→ Problem details
Repeat exactly the lines below that lie between the line with "Police officer wearing a vest labeled" and the line with "Playful jungle-themed dental", counting both of those lines as part of the answer.

→ Material for this exercise
▬▬▬
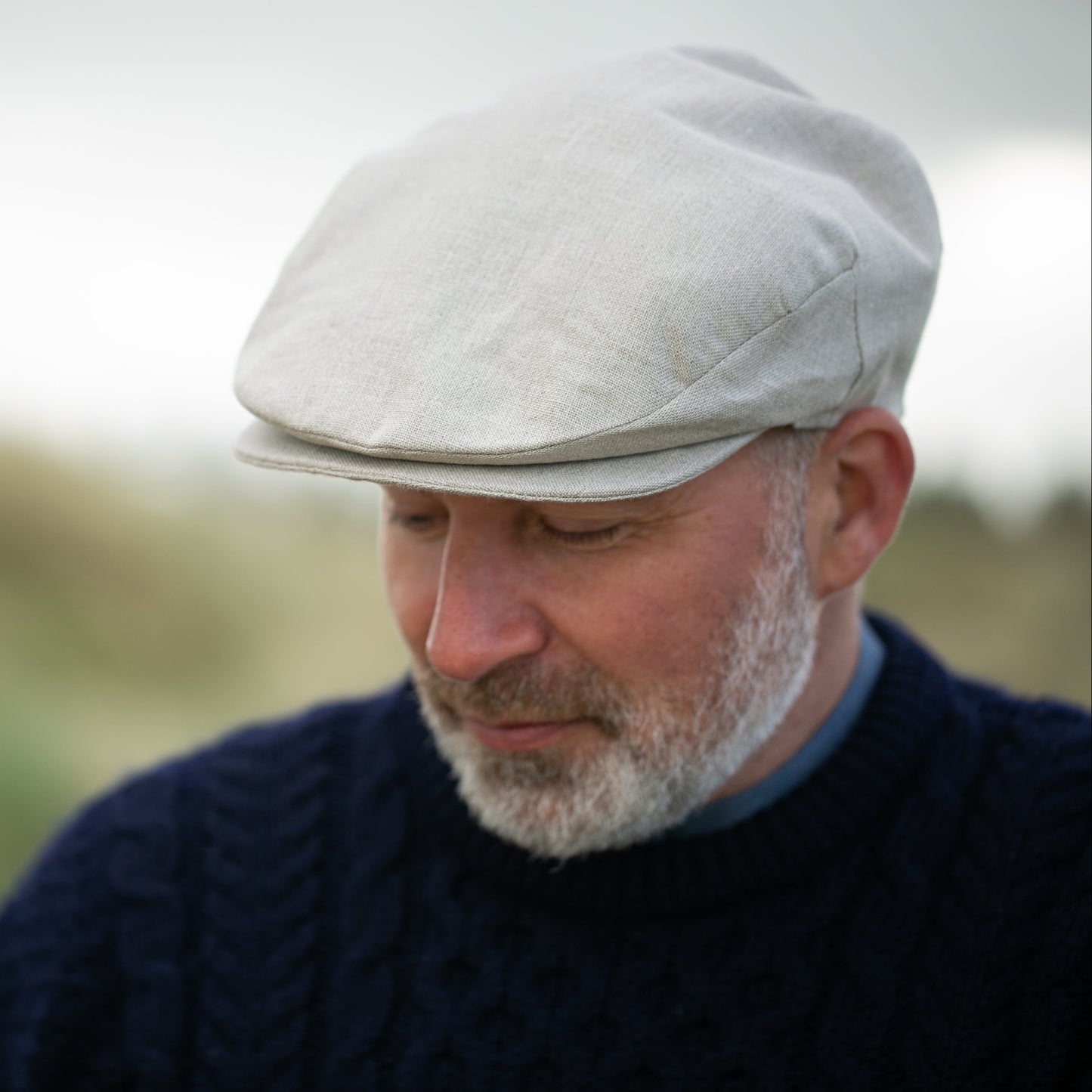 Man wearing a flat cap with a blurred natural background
▬▬▬
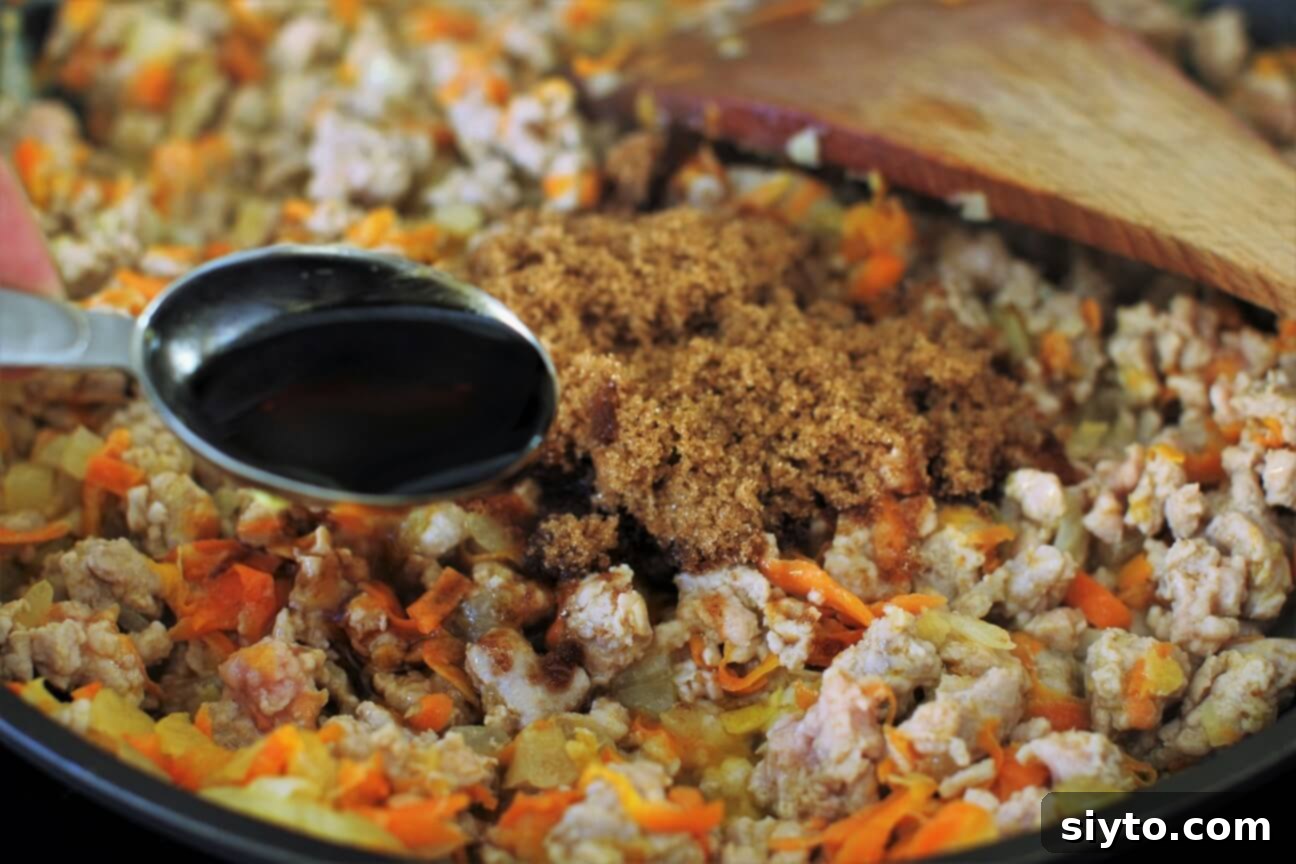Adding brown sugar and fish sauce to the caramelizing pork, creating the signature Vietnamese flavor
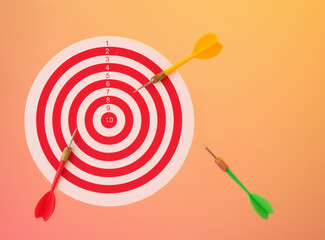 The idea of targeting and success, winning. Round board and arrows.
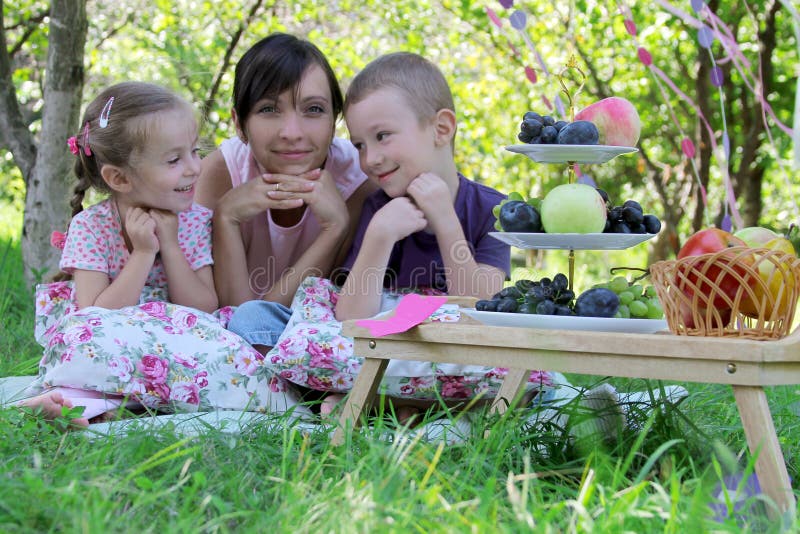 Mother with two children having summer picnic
▬▬▬
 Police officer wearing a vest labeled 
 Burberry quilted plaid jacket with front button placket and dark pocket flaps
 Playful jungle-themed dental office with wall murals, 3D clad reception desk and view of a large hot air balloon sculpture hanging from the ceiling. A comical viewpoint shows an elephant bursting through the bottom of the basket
▬▬▬
→ The completed task
 Police officer wearing a vest labeled 
 Burberry quilted plaid jacket with front button placket and dark pocket flaps
 Playful jungle-themed dental office with wall murals, 3D clad reception desk and view of a large hot air balloon sculpture hanging from the ceiling. A comical viewpoint shows an elephant bursting through the bottom of the basket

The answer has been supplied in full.